At the same time, we observe real shifts in core sectors. Fintech, especially stablecoins, transitioned from experimental phases to mainstream adoption in markets like Latin America and Africa. In these areas, this technology is becoming essential infrastructure, making 2026 a great time for capital deployment.

Bankiya
We remain on the lookout for outstanding European founders creating innovative companies. Great businesses can emerge in any cycle.

What will happen to all the investor and startup interest in AI next year?

Norman
In 2026, the initial “AI curiosity” of the past two years will evolve into a demand for application and scalability. We’re shifting from a phase focused on model creation to one centered on business development. The quickest, most innovative companies aren’t necessarily those with the largest models; they’re the ones applying AI to solve complex, domain-specific challenges that were previously difficult to scale.

Blumberg
Investor and startup interest is likely to remain at all-time highs. However, we may begin to see acquisitions, “acquihires,” and closures in saturated sectors like coding and marketing automation as market share consolidates around a select few successful companies.

Exercise data:
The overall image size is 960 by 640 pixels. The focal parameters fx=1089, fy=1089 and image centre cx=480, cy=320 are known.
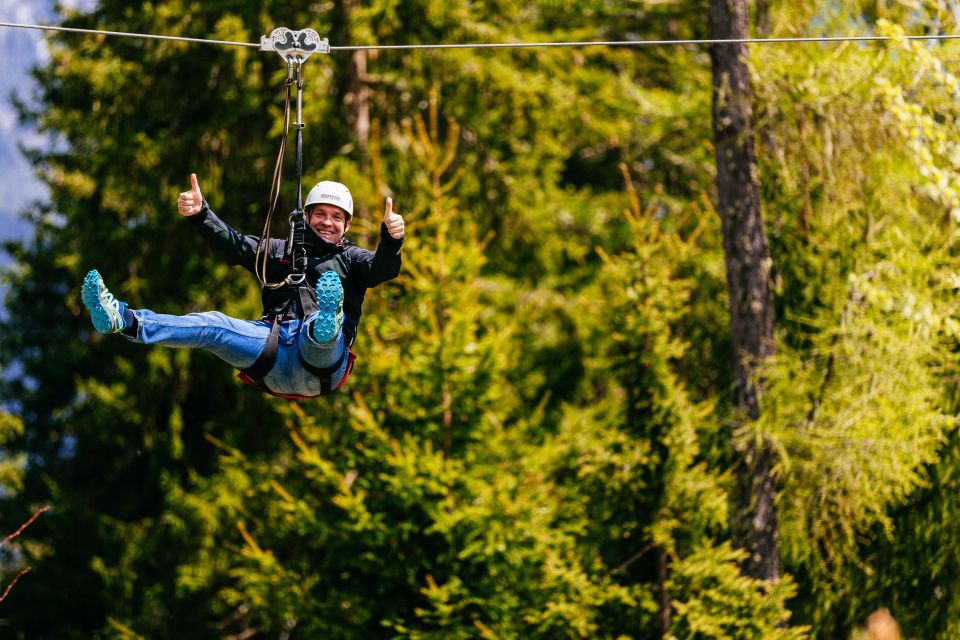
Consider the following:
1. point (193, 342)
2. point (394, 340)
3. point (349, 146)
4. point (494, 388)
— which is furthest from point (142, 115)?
point (193, 342)

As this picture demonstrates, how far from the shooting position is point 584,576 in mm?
9539

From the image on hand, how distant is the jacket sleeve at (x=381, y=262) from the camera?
5.81 meters

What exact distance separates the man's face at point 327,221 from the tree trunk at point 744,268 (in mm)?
4595

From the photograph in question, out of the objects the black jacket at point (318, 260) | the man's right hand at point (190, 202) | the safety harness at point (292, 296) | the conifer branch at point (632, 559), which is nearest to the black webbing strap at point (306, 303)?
the safety harness at point (292, 296)

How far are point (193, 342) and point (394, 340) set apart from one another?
5.10 metres

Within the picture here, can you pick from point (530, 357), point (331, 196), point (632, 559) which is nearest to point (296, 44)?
point (331, 196)

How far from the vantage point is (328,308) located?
5320 mm

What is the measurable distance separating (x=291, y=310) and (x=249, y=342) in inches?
15.1

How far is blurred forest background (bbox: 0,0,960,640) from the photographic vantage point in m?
9.45

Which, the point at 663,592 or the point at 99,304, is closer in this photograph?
the point at 99,304

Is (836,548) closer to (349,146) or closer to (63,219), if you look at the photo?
(349,146)

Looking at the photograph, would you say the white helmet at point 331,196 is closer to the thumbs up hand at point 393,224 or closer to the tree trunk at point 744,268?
the thumbs up hand at point 393,224

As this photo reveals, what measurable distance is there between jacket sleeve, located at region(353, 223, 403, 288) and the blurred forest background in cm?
382

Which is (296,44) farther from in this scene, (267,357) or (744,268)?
(744,268)
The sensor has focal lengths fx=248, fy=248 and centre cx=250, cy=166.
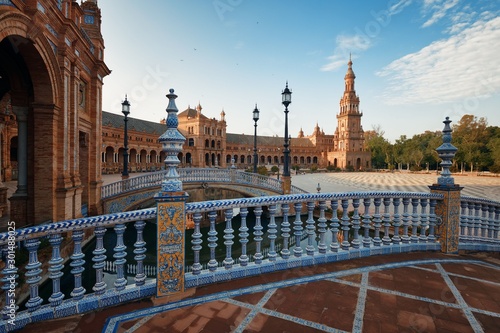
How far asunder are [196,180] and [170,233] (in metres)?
12.4

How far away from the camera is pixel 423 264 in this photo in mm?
4043

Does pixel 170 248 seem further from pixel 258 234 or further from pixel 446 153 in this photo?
pixel 446 153

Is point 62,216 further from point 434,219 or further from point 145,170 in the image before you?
point 145,170

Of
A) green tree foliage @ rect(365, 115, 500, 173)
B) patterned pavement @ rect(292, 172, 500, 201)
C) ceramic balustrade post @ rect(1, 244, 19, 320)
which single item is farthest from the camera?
green tree foliage @ rect(365, 115, 500, 173)

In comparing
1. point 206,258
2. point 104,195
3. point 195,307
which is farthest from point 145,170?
point 195,307

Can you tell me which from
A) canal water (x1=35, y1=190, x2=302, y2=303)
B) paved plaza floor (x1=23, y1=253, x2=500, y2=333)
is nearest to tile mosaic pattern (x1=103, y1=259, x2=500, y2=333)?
paved plaza floor (x1=23, y1=253, x2=500, y2=333)

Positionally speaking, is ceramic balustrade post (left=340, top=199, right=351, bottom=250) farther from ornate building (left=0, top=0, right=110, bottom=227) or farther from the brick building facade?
ornate building (left=0, top=0, right=110, bottom=227)

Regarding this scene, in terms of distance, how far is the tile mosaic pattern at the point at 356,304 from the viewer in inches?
101

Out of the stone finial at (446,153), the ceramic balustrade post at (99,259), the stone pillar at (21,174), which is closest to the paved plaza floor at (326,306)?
the ceramic balustrade post at (99,259)

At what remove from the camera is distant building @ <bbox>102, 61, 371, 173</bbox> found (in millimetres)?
40250

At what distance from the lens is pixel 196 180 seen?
600 inches

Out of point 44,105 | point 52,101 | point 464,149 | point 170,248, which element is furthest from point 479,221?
point 464,149

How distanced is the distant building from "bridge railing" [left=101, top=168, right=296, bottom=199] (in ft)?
81.9

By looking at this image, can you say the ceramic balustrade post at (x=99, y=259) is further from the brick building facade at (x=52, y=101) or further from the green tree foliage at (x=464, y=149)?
the green tree foliage at (x=464, y=149)
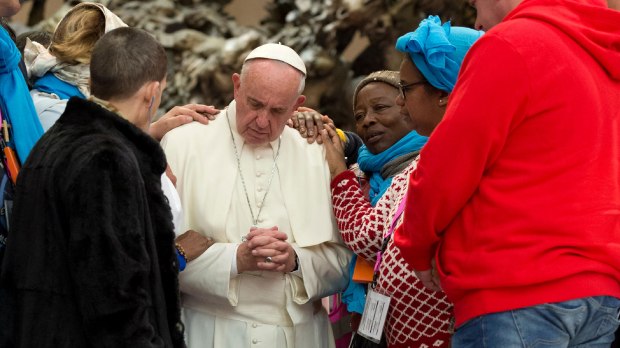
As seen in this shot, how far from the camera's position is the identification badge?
3.43 meters

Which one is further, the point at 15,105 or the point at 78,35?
the point at 78,35

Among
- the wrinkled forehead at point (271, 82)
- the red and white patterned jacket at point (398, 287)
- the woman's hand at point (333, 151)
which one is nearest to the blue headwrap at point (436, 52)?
the red and white patterned jacket at point (398, 287)

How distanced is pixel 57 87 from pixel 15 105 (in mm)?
521

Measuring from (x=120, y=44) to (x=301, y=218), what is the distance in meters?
1.16

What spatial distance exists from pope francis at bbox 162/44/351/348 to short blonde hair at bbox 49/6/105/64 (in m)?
0.48

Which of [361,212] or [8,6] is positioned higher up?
[8,6]

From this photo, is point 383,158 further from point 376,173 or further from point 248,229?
point 248,229

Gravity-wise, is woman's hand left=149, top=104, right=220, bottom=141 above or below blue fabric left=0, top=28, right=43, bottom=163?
below

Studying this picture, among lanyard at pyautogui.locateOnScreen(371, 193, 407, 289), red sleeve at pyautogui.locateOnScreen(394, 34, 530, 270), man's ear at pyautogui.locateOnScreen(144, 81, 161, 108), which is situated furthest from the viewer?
lanyard at pyautogui.locateOnScreen(371, 193, 407, 289)

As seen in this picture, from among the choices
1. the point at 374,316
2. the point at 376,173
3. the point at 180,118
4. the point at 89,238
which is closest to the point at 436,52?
the point at 376,173

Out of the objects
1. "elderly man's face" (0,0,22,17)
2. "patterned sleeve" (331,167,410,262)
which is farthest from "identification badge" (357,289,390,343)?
"elderly man's face" (0,0,22,17)

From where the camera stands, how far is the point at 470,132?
102 inches

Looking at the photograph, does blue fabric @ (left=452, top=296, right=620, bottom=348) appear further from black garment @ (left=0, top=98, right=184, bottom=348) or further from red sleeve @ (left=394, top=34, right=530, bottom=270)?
black garment @ (left=0, top=98, right=184, bottom=348)

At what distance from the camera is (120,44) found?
9.78ft
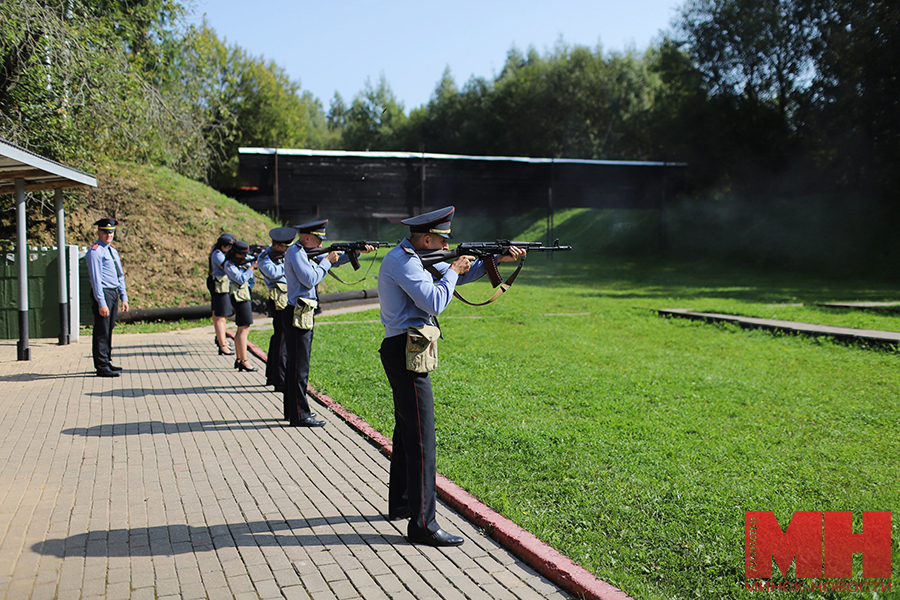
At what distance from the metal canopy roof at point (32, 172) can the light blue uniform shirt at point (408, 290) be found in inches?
295

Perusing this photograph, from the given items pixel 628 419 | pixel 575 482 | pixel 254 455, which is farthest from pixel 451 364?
pixel 575 482

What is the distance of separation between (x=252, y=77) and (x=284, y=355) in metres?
48.1

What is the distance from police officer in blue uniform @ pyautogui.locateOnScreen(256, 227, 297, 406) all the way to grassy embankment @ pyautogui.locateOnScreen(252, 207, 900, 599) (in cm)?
66

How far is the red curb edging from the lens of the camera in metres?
3.88

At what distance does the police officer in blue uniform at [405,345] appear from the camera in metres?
4.58

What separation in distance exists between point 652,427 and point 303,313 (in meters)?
3.82

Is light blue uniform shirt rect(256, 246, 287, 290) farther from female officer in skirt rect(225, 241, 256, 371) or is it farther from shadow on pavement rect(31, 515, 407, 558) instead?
shadow on pavement rect(31, 515, 407, 558)

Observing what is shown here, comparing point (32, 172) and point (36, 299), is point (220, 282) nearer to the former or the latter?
point (32, 172)

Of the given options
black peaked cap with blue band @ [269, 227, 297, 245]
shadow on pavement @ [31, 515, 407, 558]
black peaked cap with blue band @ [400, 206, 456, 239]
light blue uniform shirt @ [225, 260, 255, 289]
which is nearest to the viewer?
shadow on pavement @ [31, 515, 407, 558]

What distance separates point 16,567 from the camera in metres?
4.22

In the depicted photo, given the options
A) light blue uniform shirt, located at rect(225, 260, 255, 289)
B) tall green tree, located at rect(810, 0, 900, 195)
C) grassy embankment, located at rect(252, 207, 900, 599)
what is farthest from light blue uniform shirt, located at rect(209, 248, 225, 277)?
tall green tree, located at rect(810, 0, 900, 195)

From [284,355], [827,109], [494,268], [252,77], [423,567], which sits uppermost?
[252,77]

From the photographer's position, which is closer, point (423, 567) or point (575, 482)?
point (423, 567)

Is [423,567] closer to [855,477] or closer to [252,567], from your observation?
[252,567]
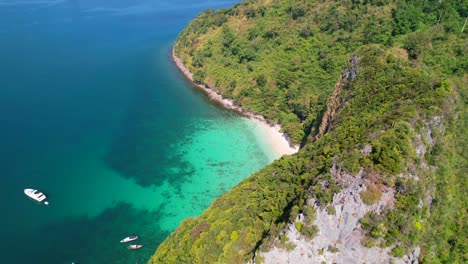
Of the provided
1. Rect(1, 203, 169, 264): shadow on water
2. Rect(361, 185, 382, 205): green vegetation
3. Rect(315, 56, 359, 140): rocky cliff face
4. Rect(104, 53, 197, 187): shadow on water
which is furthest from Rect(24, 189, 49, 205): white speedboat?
Rect(361, 185, 382, 205): green vegetation

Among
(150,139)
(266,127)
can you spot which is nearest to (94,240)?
(150,139)

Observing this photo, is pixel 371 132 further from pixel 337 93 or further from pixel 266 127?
pixel 266 127

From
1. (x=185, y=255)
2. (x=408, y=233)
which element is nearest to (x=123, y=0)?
(x=185, y=255)

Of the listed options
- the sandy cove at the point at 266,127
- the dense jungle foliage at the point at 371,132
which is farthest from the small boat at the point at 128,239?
the sandy cove at the point at 266,127

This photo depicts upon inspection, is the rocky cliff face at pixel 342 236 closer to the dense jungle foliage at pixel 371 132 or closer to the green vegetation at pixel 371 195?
the green vegetation at pixel 371 195

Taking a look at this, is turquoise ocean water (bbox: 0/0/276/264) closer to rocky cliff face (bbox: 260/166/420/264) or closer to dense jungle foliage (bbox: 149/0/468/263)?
dense jungle foliage (bbox: 149/0/468/263)
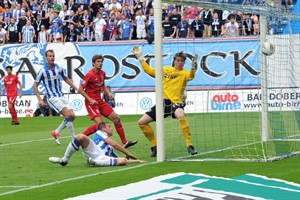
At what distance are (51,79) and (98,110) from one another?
1.72m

What you should do:
Retype everything in the investor outlook excerpt from "At the same" down to "for capital deployment.", keeping the wording unchanged.

Answer box:
At the same time, we observe real shifts in core sectors. Fintech, especially stablecoins, transitioned from experimental phases to mainstream adoption in markets like Latin America and Africa. In these areas, this technology is becoming essential infrastructure, making 2026 a great time for capital deployment.